Hacker News new | ask | show | jobs
by eklitzke 1424 days ago
A sufficiently smart compiler can obviously do any optimization that we can think of, but in practice the kind of optimization described in this article is very difficult to actually implement in an optimizing compiler. The CRC algorithm literally operates one bit at a time, in sequential order. As the article mentions, there are some properties of how the CRC math work that allow you to calculate the CRC from multiple chunks in a stream and then combine them in a specific way. This is the kind of thing that an optimizing compiler just isn't going to be able to figure out on its own given a naive CRC implementation because it's a math insight much moreso than it is a code generation trick.

In principle you could probably use some kind of symbolic math solving library to try to detect optimization opportunities like this in general code. In practice it just wouldn't be worth it, even at -O3, because it would add a ton of CPU and memory overhead to compilation and the optimization would be very rarely applicable in the first place.

1 comments

This "run two loops in parallel" pattern is an _incredibly_ common pattern for these "high speed benchmarks". A whole lot of different programs in the high-speed space (this CRC32, the lookup3 Jenkins Hash, My own AES random number generator, etc. etc.).

Instead of the programmer manually thinking of the "two independent pipelines", its quite possible that we can imagine a language where the two pipelines were programmed separately, and then a compiler merges them together knowing about the pipeline details (ex: Skylake is 1-per-clock throughput / 3-clock latency, AMD might be different like 1-per-clock throughput / 4-clock latency or something).

The programmer's job would be to "separate out the two independent threads of execution", while the compiler's job is to "merge them back together into one instruction stream".

Much like how SIMD-code is written today, the programmer is responsible for finding the parallelism. The compiler / machine is responsible for efficient execution.

--------

As it is, today's high speed programmers have to do both tasks simultaneously. We have a mental model of the internal registers, pipelines, throughput, latencies of different execution units, and manually schedule them to match our mental model. (But that mental model changes as new CPUs come out every few years).
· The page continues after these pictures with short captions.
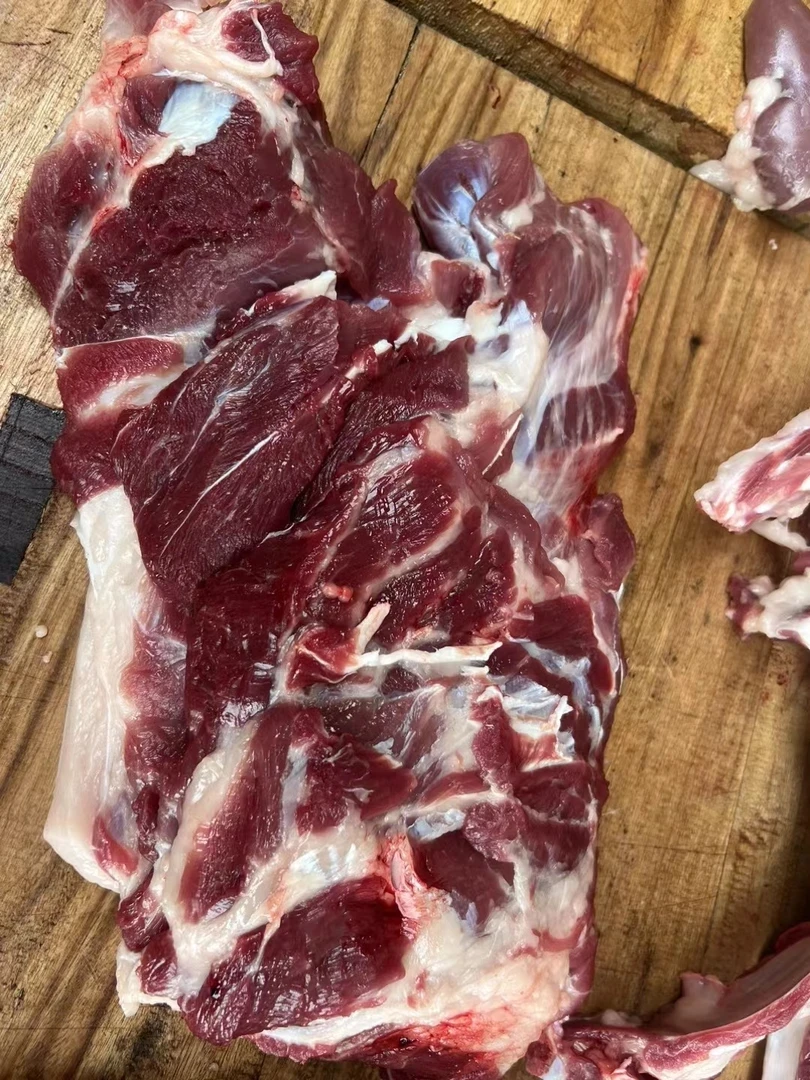 （5斤瘦肉）大山散养藏香猪跑山猪不吃饲料没有激素生态猪肉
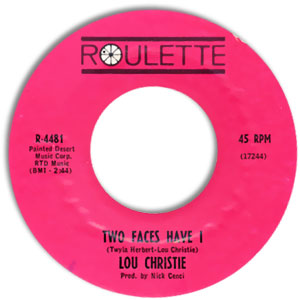 Two Faces Have I/ All That Glitters Isn't Gold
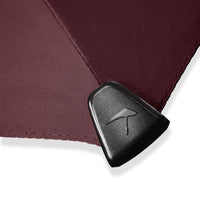 Senz Manual Folding Windproof Umbrella - Eggplant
The hard part is figuring out the parallelism. I don't think we have a language that describes this fine-grained parallelism though, in any case. Just a "what if we lived in a magically perfect world" kinda hypothetical here...

EDIT: Alternatively, you can "cut dependencies" and hope that the compiler discovers your (intended) low dependency chain. IE: Manually unroll loops and whatever, which works better in practice than you might think (and such manual unrolling often seems to trigger the AVX autovectorizer in my experience, if you're lucky).